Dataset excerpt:

● ● ● ● ● ● ●

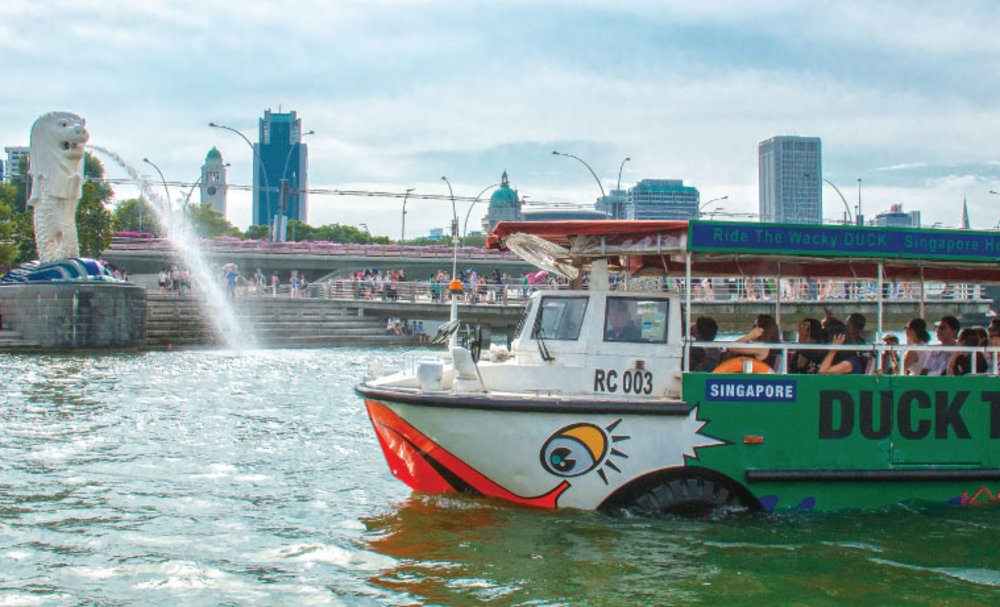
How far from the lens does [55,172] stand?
33750mm

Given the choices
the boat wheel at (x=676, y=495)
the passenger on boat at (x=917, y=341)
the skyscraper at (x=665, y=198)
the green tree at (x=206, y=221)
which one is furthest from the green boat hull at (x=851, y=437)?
the green tree at (x=206, y=221)

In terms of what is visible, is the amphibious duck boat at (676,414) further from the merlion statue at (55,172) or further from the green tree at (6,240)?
the green tree at (6,240)

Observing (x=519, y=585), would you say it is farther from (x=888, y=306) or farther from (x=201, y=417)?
(x=888, y=306)

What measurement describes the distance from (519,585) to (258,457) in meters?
6.23

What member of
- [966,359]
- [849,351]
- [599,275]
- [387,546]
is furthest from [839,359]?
[387,546]

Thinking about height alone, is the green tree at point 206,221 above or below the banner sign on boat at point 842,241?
above

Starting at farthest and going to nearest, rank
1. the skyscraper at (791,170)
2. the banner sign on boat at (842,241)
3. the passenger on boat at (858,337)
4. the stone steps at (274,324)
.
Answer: the skyscraper at (791,170) → the stone steps at (274,324) → the passenger on boat at (858,337) → the banner sign on boat at (842,241)

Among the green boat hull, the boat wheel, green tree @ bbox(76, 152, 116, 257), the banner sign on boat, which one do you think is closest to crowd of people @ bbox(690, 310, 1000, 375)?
the green boat hull

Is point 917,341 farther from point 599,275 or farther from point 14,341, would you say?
point 14,341

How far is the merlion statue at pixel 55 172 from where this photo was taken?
110ft

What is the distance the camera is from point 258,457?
41.6ft

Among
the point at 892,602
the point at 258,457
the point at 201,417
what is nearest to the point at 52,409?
the point at 201,417

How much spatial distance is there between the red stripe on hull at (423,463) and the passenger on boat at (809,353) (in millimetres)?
2641

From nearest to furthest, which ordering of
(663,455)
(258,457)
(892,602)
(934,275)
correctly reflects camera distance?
(892,602) → (663,455) → (934,275) → (258,457)
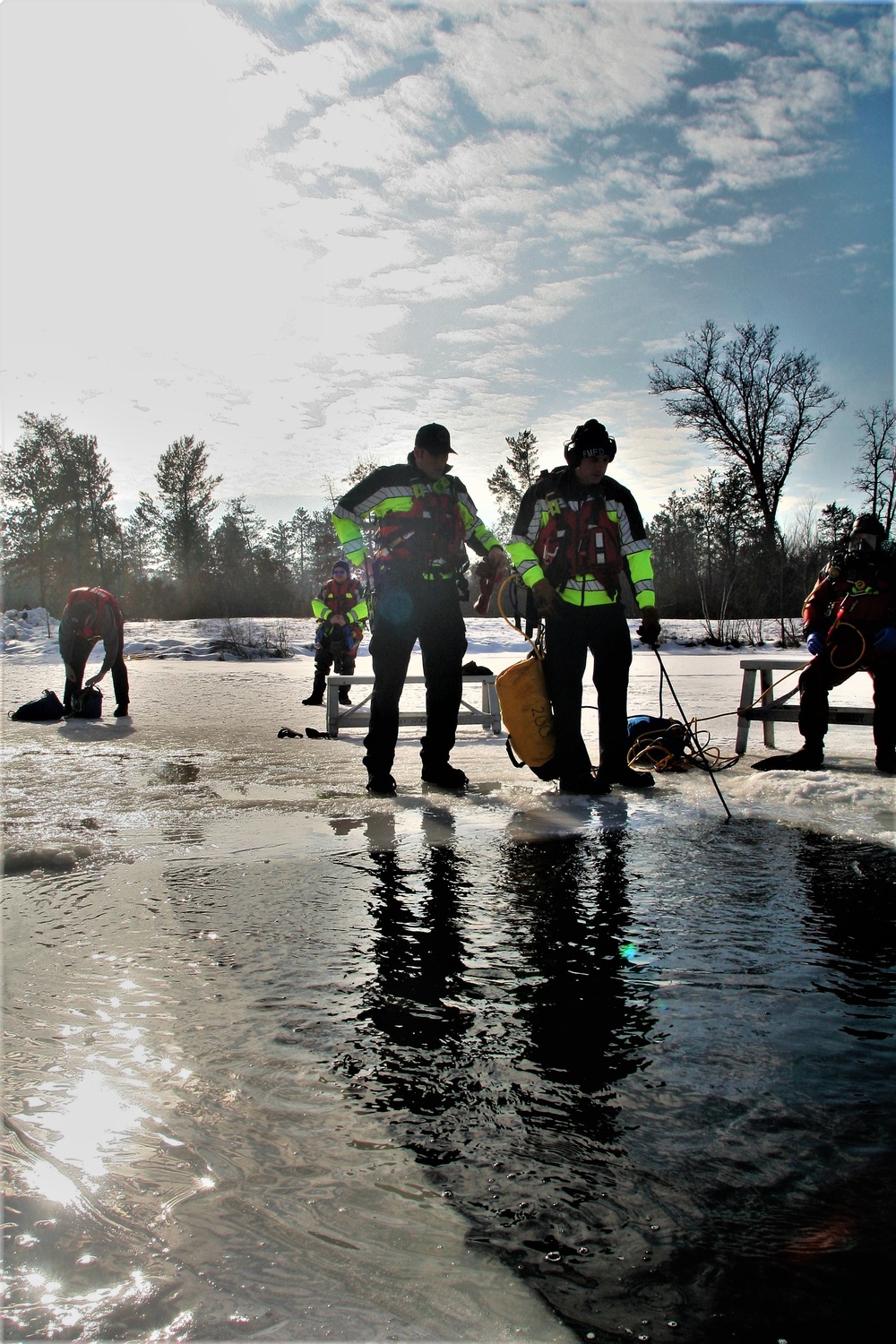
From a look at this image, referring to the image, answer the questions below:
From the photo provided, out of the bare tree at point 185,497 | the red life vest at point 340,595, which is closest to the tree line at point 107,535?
the bare tree at point 185,497

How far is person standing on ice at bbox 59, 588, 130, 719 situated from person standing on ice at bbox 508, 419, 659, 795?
562 cm

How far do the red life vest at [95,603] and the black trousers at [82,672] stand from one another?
7cm

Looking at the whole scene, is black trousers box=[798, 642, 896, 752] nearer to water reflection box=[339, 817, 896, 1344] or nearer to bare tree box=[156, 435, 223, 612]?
water reflection box=[339, 817, 896, 1344]

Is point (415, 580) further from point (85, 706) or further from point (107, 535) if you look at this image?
point (107, 535)

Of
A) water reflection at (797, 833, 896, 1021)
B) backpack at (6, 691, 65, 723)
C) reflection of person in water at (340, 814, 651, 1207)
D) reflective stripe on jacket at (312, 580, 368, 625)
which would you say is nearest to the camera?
reflection of person in water at (340, 814, 651, 1207)

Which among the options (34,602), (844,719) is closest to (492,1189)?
(844,719)

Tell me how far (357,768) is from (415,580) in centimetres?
135

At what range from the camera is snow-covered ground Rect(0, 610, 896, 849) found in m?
3.88

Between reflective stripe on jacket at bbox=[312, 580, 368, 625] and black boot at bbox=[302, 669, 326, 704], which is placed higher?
reflective stripe on jacket at bbox=[312, 580, 368, 625]

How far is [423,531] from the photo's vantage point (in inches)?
190

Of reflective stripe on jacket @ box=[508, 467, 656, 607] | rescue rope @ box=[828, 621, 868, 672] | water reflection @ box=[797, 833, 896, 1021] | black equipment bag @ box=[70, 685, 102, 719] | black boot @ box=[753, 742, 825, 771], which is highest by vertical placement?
reflective stripe on jacket @ box=[508, 467, 656, 607]

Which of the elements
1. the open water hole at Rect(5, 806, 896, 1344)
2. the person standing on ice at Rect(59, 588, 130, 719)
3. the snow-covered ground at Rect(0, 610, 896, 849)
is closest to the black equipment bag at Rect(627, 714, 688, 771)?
the snow-covered ground at Rect(0, 610, 896, 849)

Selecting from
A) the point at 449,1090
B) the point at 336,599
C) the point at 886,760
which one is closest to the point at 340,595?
the point at 336,599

● ● ● ● ● ● ●

§ Work to do
Leave out the pictures, and give all the records again exactly.

§ Correct answer
How far from the lens does [55,172] stand?
33750mm

Given the choices
the boat wheel at (x=676, y=495)
the passenger on boat at (x=917, y=341)
the skyscraper at (x=665, y=198)
the green tree at (x=206, y=221)
which one is furthest from the green boat hull at (x=851, y=437)?
the green tree at (x=206, y=221)

In terms of what is visible, is the amphibious duck boat at (676,414) further from the merlion statue at (55,172) or further from the green tree at (6,240)?
the green tree at (6,240)

Observing (x=519, y=585), would you say it is farther from (x=888, y=306) or farther from (x=201, y=417)?
(x=888, y=306)

What measurement describes the distance from (519,585) to (258,457) in meters?
6.23

What member of
- [966,359]
- [849,351]
- [599,275]
- [387,546]
is furthest from [839,359]?
[387,546]

Thinking about height alone, is the green tree at point 206,221 above or below the banner sign on boat at point 842,241?
above

Starting at farthest and going to nearest, rank
1. the skyscraper at (791,170)
2. the banner sign on boat at (842,241)
3. the passenger on boat at (858,337)
4. the stone steps at (274,324)
.
Answer: the skyscraper at (791,170) → the stone steps at (274,324) → the passenger on boat at (858,337) → the banner sign on boat at (842,241)

Among the green boat hull, the boat wheel, green tree @ bbox(76, 152, 116, 257), the banner sign on boat, which one do you think is closest to crowd of people @ bbox(690, 310, 1000, 375)?
the green boat hull

Is point 917,341 farther from point 599,275 or farther from point 14,341, would you say?
point 14,341

How far is the merlion statue at pixel 55 172 from where this photo was taken?
110ft

What is the distance the camera is from point 258,457?
41.6ft

Among
the point at 892,602
the point at 258,457
the point at 201,417
what is nearest to the point at 52,409?
the point at 201,417

How much spatial distance is there between the red stripe on hull at (423,463) and the passenger on boat at (809,353) (in millimetres)?
2641

From nearest to furthest, which ordering of
(663,455)
(258,457)
(892,602)
(934,275)
correctly reflects camera distance?
(892,602) → (663,455) → (934,275) → (258,457)
From a look at this image, referring to the image, answer the questions below:
From the photo provided, out of the bare tree at point 185,497 | the red life vest at point 340,595, which is closest to the tree line at point 107,535?
the bare tree at point 185,497

How far is person standing on ice at bbox 59, 588, 130, 719 situated from person standing on ice at bbox 508, 419, 659, 795?
562 cm

How far do the red life vest at [95,603] and the black trousers at [82,672] stand from one another?
7cm

Looking at the whole scene, is black trousers box=[798, 642, 896, 752] nearer to water reflection box=[339, 817, 896, 1344] or nearer to bare tree box=[156, 435, 223, 612]?
water reflection box=[339, 817, 896, 1344]

Is point (415, 580) further from point (85, 706) or further from point (107, 535) if you look at this image?
point (107, 535)

Of
A) water reflection at (797, 833, 896, 1021)
B) backpack at (6, 691, 65, 723)
C) reflection of person in water at (340, 814, 651, 1207)
D) reflective stripe on jacket at (312, 580, 368, 625)
which would you say is nearest to the camera?
reflection of person in water at (340, 814, 651, 1207)

Which among the options (34,602), (844,719) is closest to (492,1189)?
(844,719)

Tell me how far (357,768) is from (415,580) in centimetres?
135

At what range from the camera is snow-covered ground Rect(0, 610, 896, 849) found in m?
3.88

Between reflective stripe on jacket at bbox=[312, 580, 368, 625] and black boot at bbox=[302, 669, 326, 704], which is placed higher?
reflective stripe on jacket at bbox=[312, 580, 368, 625]

How far is [423,531] from the photo's vantage point (in inches)?
190

Of reflective stripe on jacket @ box=[508, 467, 656, 607] | rescue rope @ box=[828, 621, 868, 672] | water reflection @ box=[797, 833, 896, 1021] | black equipment bag @ box=[70, 685, 102, 719] | black boot @ box=[753, 742, 825, 771], which is highest by vertical placement?
reflective stripe on jacket @ box=[508, 467, 656, 607]

Which of the elements
1. the open water hole at Rect(5, 806, 896, 1344)
2. the person standing on ice at Rect(59, 588, 130, 719)
3. the snow-covered ground at Rect(0, 610, 896, 849)
is closest to the black equipment bag at Rect(627, 714, 688, 771)?
the snow-covered ground at Rect(0, 610, 896, 849)

Selecting from
A) the point at 449,1090
B) the point at 336,599
C) the point at 886,760
which one is closest to the point at 340,595?
the point at 336,599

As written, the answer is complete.